I play keyboards as well. I only have 6 months of piano lessons behind my belt, but even though I'm not as comfortable with keyboards as I am with guitar, over years of just playing around on the piano, I've become comfortable writing songs on keyboards as well. And I still have no idea what chords I'm playing, or for that matter, what notes I'm playing. I didn't even deliberately teach myself, I just played the keyboard often enough that I got to know it like a friend. Sort of like how people learn a language. Most of the time, you can't just be taught a language. You have to go out into the world and interact with people who speak that language on a regular basis. I'm definitely not proficient at keyboards, but I'm comfortable improvising with them. I learned the guitar the same way. I had maybe a few months of guitar lessons when I was 13 (though I had been teaching myself guitar for about 3 years before that), but now, learning and writing with the guitar (even very complex finger-picking patterns and hammering) is so easy for me that it's nearly automatic. I'm not saying I'm the best guitarist ever, but I can play folk-style and perform solos easily, and I learned all of this through intuition.

So my point isn't so much that it's purely an INFJ or an INFP thing, but it's an intuitive thing in general.


----------



## nkeso (Jul 14, 2012)

hello, lollard!  
self-taught INFJ guitar player here too. i'm really glad there are people like you. my family (both parents are musicians) says that it's impossible to perform well/improvise without learning to play an instrument with a teacher's help. i think it's more of a feeling thing - you play what you feel. and you practise a lot, even better ideas of sounds come to your mind.


----------



## Surreal Snake (Nov 17, 2009)

I have played guitar for 30 years.At first a friend showed me some stuff then I mostly figured it out on my own.Been a lifelong joy for me..Welcome to the jungle.


----------



## Jewl (Feb 28, 2012)

## Data
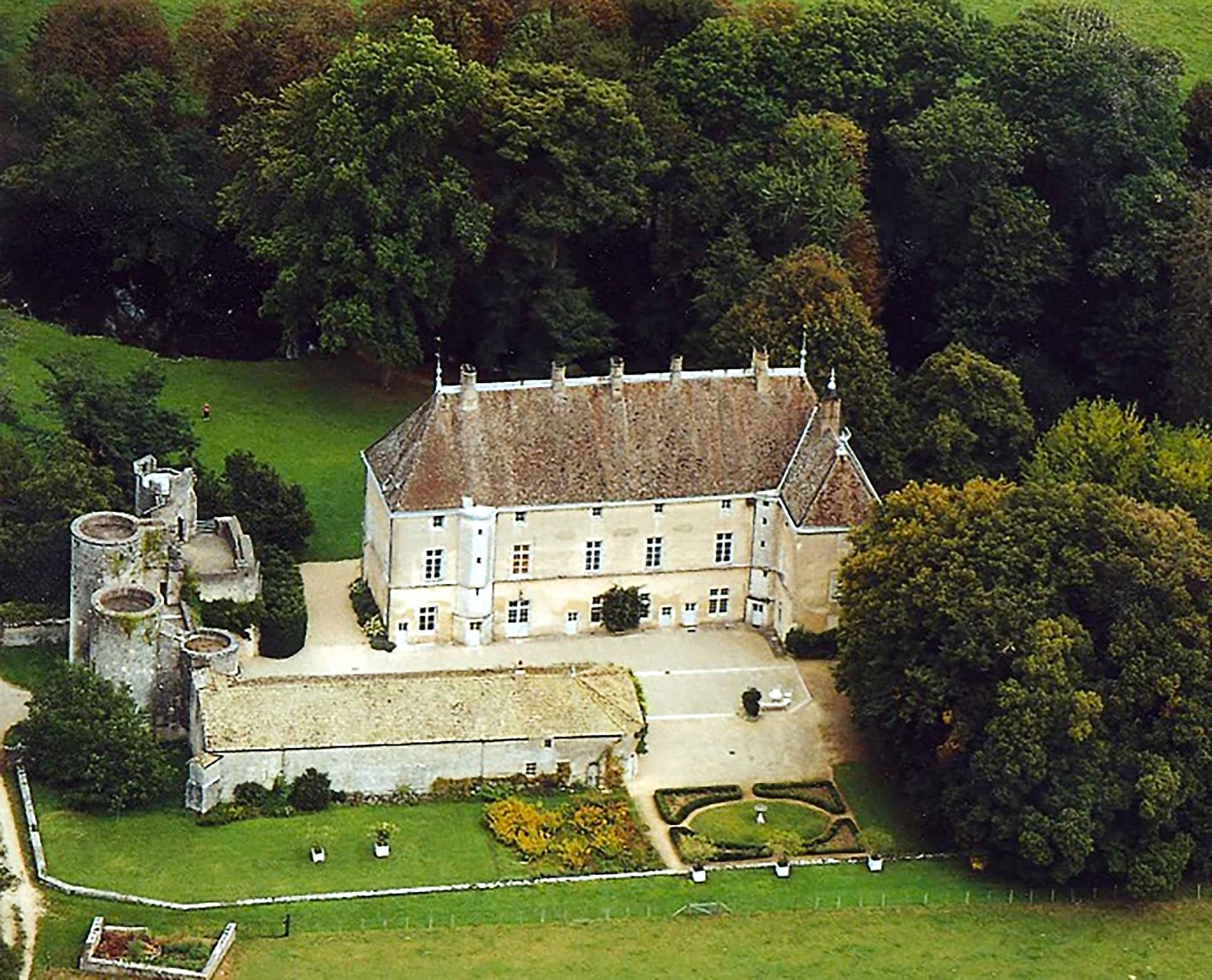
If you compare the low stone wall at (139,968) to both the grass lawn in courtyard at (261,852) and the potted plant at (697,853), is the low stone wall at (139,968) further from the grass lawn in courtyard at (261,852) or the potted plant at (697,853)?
the potted plant at (697,853)

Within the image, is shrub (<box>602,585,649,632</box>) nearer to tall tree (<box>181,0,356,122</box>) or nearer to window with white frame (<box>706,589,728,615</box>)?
window with white frame (<box>706,589,728,615</box>)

## Instruction A
In the forum thread on teaching yourself an instrument, for how many years does Surreal Snake say they have played guitar?
## Instruction B
Duplicate the passage of the forum thread on teaching yourself an instrument, starting at "## Surreal Snake" and ending at "(Feb 28, 2012)".
## Instruction C
Pick up the forum thread on teaching yourself an instrument from its last line and keep writing.
The material is not needed for what follows.

## Exercise response A
Thirty years.

## Exercise response B
## Surreal Snake (Nov 17, 2009)

I have played guitar for 30 years.At first a friend showed me some stuff then I mostly figured it out on my own.Been a lifelong joy for me..Welcome to the jungle.


----------



## Jewl (Feb 28, 2012)

## Exercise response C
lollard said:


> *Julia*: I don't mean to assert that playing by ear is type specific. Certainly, anyone can learn to play by ear. But I would assume (and I might be completely wrong) that, in general, intuitives are better at it. At least in my case, I know that my ability to play richly complex music without knowing theory comes from my intuition. But it's not just playing by ear I'm talking about. It's a type of connecting to what I'm playing. Like I said, it's this feeling like I'm "tuning in." It's using improvisation to write. For example, when I say, "I wrote a song," no actual writing has taken place. I only say that because its idiomatic to say I "wrote" the song. What really happened was I improvised until it formed together into a single piece that I just tend to remember. I probably will write down the lyrics, but everything else remains in my head. I'm sure many songwriters do this, intuitive or not, but I'm very connected to this process and I can't imagine doing it any other way even if I tried.
> 
> I play keyboards as well. I only have 6 months of piano lessons behind my belt, but even though I'm not as comfortable with keyboards as I am with guitar, over years of just playing around on the piano, I've become comfortable writing songs on keyboards as well. And I still have no idea what chords I'm playing, or for that matter, what notes I'm playing. I didn't even deliberately teach myself, I just played the keyboard often enough that I got to know it like a friend. Sort of like how people learn a language. Most of the time, you can't just be taught a language. You have to go out into the world and interact with people who speak that language on a regular basis. I'm definitely not proficient at keyboards, but I'm comfortable improvising with them. I learned the guitar the same way. I had maybe a few months of guitar lessons when I was 13 (though I had been teaching myself guitar for about 3 years before that), but now, learning and writing with the guitar (even very complex finger-picking patterns and hammering) is so easy for me that it's nearly automatic. I'm not saying I'm the best guitarist ever, but I can play folk-style and perform solos easily, and I learned all of this through intuition.
> 
> So my point isn't so much that it's purely an INFJ or an INFP thing, but it's an intuitive thing in general.


I didn't think you were asserting the idea, no worries.  I simply think there's a possibility it doesn't relate to personality all that much in any sort of way. There is the possibility that the percentage of Intuitives seem to have this play-it-by-ear and improvise ability than the percentage of Sensors, I suppose. But what you describe as intuition is a musical ear, a talent for music. A unique ability of your own, and you have your own special relationship with music. Your own unique way of composing. Having this ear and this way with music makes you _naturally_ good at music, so you could call this being "intuitive". You are relying on "intuition", although not necessarily the sort of "intuition" we mean when we speak of personality. For this reason I do believe a Sensor can be "intuitive" when it comes to music in the same way.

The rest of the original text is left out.